--- Given information Enclosed Below ---

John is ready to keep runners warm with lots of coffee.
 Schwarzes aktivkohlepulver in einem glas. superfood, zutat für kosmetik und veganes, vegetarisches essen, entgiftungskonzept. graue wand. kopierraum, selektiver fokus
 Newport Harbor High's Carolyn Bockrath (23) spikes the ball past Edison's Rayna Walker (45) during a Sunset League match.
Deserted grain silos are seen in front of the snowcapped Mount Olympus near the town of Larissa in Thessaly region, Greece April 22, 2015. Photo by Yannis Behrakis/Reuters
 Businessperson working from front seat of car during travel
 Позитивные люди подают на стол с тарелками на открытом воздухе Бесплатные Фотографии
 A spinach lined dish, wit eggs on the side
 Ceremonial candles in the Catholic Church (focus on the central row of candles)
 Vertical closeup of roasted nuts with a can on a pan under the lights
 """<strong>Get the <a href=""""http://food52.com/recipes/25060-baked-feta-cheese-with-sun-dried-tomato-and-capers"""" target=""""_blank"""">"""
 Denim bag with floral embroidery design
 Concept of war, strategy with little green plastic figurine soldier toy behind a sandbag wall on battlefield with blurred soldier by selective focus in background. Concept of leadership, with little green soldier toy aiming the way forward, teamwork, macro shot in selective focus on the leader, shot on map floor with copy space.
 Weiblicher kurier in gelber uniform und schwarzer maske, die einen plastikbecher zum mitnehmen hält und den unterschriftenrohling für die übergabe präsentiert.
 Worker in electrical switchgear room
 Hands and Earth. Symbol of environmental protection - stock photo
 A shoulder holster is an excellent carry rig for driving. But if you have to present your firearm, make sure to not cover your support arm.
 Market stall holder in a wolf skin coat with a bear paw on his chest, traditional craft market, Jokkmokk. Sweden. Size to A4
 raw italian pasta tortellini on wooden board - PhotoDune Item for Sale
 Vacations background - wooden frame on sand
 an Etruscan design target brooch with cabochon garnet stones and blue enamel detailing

--- End of Enclosed Given information ---

▶ Aim of the task
Output each entry once again, exactly as shown above.

▶ Result of the task
John is ready to keep runners warm with lots of coffee.
 Schwarzes aktivkohlepulver in einem glas. superfood, zutat für kosmetik und veganes, vegetarisches essen, entgiftungskonzept. graue wand. kopierraum, selektiver fokus
 Newport Harbor High's Carolyn Bockrath (23) spikes the ball past Edison's Rayna Walker (45) during a Sunset League match.
Deserted grain silos are seen in front of the snowcapped Mount Olympus near the town of Larissa in Thessaly region, Greece April 22, 2015. Photo by Yannis Behrakis/Reuters
 Businessperson working from front seat of car during travel
 Позитивные люди подают на стол с тарелками на открытом воздухе Бесплатные Фотографии
 A spinach lined dish, wit eggs on the side
 Ceremonial candles in the Catholic Church (focus on the central row of candles)
 Vertical closeup of roasted nuts with a can on a pan under the lights
 """<strong>Get the <a href=""""http://food52.com/recipes/25060-baked-feta-cheese-with-sun-dried-tomato-and-capers"""" target=""""_blank"""">"""
 Denim bag with floral embroidery design
 Concept of war, strategy with little green plastic figurine soldier toy behind a sandbag wall on battlefield with blurred soldier by selective focus in background. Concept of leadership, with little green soldier toy aiming the way forward, teamwork, macro shot in selective focus on the leader, shot on map floor with copy space.
 Weiblicher kurier in gelber uniform und schwarzer maske, die einen plastikbecher zum mitnehmen hält und den unterschriftenrohling für die übergabe präsentiert.
 Worker in electrical switchgear room
 Hands and Earth. Symbol of environmental protection - stock photo
 A shoulder holster is an excellent carry rig for driving. But if you have to present your firearm, make sure to not cover your support arm.
 Market stall holder in a wolf skin coat with a bear paw on his chest, traditional craft market, Jokkmokk. Sweden. Size to A4
 raw italian pasta tortellini on wooden board - PhotoDune Item for Sale
 Vacations background - wooden frame on sand
 an Etruscan design target brooch with cabochon garnet stones and blue enamel detailing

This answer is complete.